Philipp Boy beendet Karriere: Der Kopf turnt nicht mehr mit

Nach einem Sturz beim DTB-Pokal in Stuttgart wurde der frühere Mehrkampf-Europameister Philipp Boy die Angst nicht los – nun beendet der 25-jährige Cottbuser seine Turn-Karriere.
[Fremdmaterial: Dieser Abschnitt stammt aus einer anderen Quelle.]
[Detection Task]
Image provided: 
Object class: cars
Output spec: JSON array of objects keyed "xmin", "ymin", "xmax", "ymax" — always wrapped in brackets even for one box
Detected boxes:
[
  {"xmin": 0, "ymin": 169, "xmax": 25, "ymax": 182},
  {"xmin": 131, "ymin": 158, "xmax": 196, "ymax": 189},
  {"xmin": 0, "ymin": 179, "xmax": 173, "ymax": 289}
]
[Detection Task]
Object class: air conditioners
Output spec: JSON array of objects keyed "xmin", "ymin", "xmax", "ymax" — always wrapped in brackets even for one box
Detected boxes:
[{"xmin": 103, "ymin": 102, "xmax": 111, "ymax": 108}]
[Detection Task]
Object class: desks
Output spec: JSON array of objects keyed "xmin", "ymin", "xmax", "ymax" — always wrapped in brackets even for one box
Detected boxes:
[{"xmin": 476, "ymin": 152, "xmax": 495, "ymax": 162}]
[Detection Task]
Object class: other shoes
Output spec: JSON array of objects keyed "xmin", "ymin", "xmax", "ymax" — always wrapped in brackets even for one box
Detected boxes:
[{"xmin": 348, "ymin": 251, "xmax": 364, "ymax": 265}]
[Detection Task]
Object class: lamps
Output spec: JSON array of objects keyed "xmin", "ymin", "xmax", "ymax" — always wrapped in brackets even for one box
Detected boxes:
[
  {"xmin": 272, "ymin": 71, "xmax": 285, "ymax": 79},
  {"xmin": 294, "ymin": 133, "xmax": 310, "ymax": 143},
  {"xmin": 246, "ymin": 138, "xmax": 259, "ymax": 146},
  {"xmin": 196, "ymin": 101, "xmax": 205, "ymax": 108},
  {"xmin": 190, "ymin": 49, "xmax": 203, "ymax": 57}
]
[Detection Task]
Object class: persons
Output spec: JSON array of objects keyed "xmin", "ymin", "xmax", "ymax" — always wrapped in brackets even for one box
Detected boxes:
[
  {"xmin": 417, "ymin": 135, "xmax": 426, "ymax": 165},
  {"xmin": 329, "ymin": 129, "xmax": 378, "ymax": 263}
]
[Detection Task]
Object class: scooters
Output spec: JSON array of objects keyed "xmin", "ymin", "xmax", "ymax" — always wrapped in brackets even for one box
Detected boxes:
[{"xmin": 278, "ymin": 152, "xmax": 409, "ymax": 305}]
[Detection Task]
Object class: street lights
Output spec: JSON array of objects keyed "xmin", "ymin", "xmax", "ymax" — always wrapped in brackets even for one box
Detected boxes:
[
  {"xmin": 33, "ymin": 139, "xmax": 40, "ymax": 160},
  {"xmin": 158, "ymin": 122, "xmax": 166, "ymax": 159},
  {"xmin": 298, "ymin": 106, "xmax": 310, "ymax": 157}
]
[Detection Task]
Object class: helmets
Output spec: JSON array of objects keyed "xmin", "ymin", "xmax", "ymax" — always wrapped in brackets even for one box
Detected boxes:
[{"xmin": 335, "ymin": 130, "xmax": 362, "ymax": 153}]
Über viele Jahre war Philipp Boy ein fester Bestandteil beim DTB-Pokal in Stuttgart, einem von weltweit vier Weltcupturnieren. Am Samstag jedoch trat er nicht im Turntrikot an die Geräte, sondern in einer braunen Strickjacke mit schwarzem T-Shirt darunter. Der Presseraum platzte aus allen Nähten, als der 25-jährige Cottbuser aufs Podium stieg. Obwohl er lächelte, war ihm anzusehen, dass dem zweimaligen Vizeweltmeister im Mehrkampf dieser Gang nicht leichtfiel. „Ich danke für die Wertschätzung“, begann er seine Ausführungen. Dreieinhalb Minuten redete er sich warm, bevor er das, worauf alle warteten, sagte: „Warum ich meine Karriere beenden werde!“

Es war ein langer Prozess, bis der Mehrkampf-Europameister diese Entscheidung für sich getroffen hatte. Begonnen hatte er vor einem Jahr, in Stuttgart. Damals hatte Boy die Reckstange ganz knapp verpasst und war heftig auf die Matten geknallt. „Es war der schlimmste Sturz meiner Karriere.“ Obwohl er außer Prellungen und Stauchungen glücklicherweise keine schwereren Blessuren davongetragen hatte, gab er zu: „In meinem Kopf ist etwas hängen geblieben.“

War er davor einfach völlig unbeschwert an die Geräte gegangen, machte er sich plötzlich Gedanken über die Risiken. An seinem Lieblingsgerät Reck hatte er nun Angst, loszulassen für die Flugelemente. „Ausgerechnet an dem Gerät, an dem ich in London eine Medaille gewinnen wollte.“ Doch bei Olympia verpasste er als Mitfavorit nach Reckabstürzen alle Einzelfinals. Immer wieder dachte er an das Schicksal seines Teamkollegen Ronny Ziesmer, der seit einem Trainingsunfall querschnittsgelähmt ist. „Seit diesem Sturz hatte ich die Bremse im Kopf“, sagte Boy. „Ich konnte das Problem nicht lösen.“ Die vielen Gespräch, der Psychologe, es half alles nichts.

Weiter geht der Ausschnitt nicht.